Background and Value

You can use a unified entry point to call multiple model formats (OpenAI / Claude / Gemini), achieving a consistent experience without modifying existing clients. The platform actively validates quotas, records critical logs, and supports proxies and multipliers, helping you operate securely in a controllable and observable manner.

Use Cases

  • Want to quickly switch to a unified entry point while continuing to use existing OpenAI / Claude / Gemini clients.
  • Need to set multipliers or model wildcards across different channels to balance cost and compatibility.
  • Care about call visibility: want to see records of models, tokens, channels, latency, tokens, etc.
  • Need to configure proxies in restricted networks or use notification capabilities to receive results promptly.

Core Principles

  • Compatibility First: Follows request formats of OpenAI /v1, Claude /claude/v1, and Gemini /gemini/:version.
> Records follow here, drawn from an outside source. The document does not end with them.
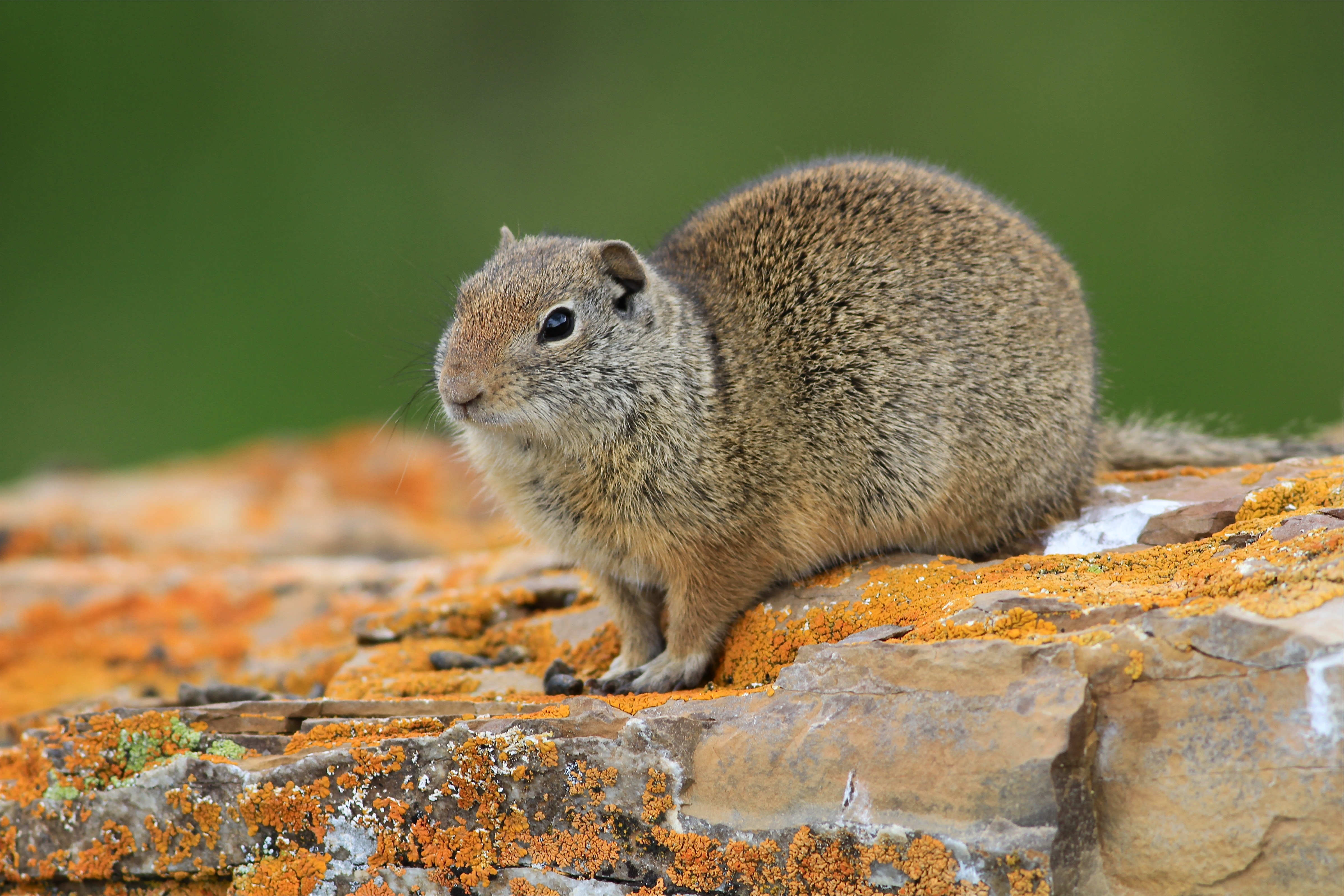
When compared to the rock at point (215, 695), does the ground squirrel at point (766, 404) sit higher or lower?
higher

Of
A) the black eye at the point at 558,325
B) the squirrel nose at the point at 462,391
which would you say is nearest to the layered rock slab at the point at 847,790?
the squirrel nose at the point at 462,391

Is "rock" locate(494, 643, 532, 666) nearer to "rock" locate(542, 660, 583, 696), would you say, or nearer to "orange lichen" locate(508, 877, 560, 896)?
"rock" locate(542, 660, 583, 696)

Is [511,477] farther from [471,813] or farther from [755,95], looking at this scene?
[755,95]

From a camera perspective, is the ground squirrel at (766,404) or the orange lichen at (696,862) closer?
the orange lichen at (696,862)

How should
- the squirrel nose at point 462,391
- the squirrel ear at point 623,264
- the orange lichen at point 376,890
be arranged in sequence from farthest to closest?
the squirrel ear at point 623,264
the squirrel nose at point 462,391
the orange lichen at point 376,890

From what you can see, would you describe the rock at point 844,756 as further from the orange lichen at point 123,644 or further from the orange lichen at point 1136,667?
the orange lichen at point 123,644

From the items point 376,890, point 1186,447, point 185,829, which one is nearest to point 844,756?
point 376,890

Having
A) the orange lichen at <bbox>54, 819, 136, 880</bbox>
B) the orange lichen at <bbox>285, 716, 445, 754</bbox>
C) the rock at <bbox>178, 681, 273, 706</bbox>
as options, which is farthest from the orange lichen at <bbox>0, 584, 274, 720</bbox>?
the orange lichen at <bbox>285, 716, 445, 754</bbox>
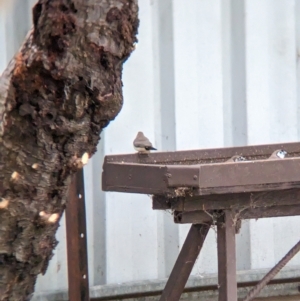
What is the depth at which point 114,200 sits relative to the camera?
10.5 ft

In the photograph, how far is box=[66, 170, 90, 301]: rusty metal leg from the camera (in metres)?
3.01

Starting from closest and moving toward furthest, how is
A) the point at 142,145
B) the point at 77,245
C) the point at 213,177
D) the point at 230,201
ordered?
the point at 213,177 → the point at 230,201 → the point at 142,145 → the point at 77,245

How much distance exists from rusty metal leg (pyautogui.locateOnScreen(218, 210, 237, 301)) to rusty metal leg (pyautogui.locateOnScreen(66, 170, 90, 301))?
0.94m

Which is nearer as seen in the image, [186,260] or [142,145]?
[186,260]

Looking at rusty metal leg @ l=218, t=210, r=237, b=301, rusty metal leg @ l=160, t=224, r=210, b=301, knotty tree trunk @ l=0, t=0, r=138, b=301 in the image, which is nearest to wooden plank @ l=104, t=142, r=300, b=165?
rusty metal leg @ l=160, t=224, r=210, b=301

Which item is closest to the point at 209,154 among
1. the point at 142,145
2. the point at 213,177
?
the point at 142,145

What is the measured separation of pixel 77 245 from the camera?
302cm

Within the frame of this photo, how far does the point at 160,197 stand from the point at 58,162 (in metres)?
1.21

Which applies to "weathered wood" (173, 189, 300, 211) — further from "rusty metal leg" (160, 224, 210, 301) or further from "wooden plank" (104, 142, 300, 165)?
"wooden plank" (104, 142, 300, 165)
You only need to replace the Base URL and token to make calls.
  • Controllable Quotas: Each call validates and pre-deducts quota; insufficient quota results in immediate rejection. Successful calls confirm deduction, failed calls roll back pre-deduction, ensuring predictable consumption.
  • Flexible Routing: Models support wildcards, channels can set multipliers or proxies. When needed, you can specify routes via token suffixes or specific headers, enabling both automatic distribution and precise control.
  • Transparent and Traceable: Logs record model names, token names, channels, request latency (request_time), prompt and completion tokens, etc. Statistics aggregate call counts, quotas, and latency by date, facilitating reconciliation and troubleshooting.
  • Special Capabilities Pass-through: Supports official parameter pass-through for o1/o3 ReasoningEffort selection, Claude thinking, Gemini search and code execution, maintaining consistency with respective clients.

Key Usage Points

  • Before the first call, retrieve the model list to confirm available models, then use a test token to verify multiplier and wildcard configurations.
  • When sending requests, keep official fields intact and only replace the Base URL and token. Decide whether to specify a route based on needs; otherwise, use default automatic routing.
  • Monitor quota status: insufficient quota results in immediate rejection. Replenish in advance when continuous calls are needed.
  • After calls, review logs and aggregated statistics to verify models, tokens, latency, and consumption, identifying anomalies or reconciling accounts.

Limitations and Notes

  • Only enabled models and routes will be routed; disabled models or insufficient quota will be rejected.
  • Proxies and multipliers are configured at the channel level; effectiveness depends on current route settings.
  • Special capabilities require passing official parameters; when corresponding parameters are not provided, default behavior applies.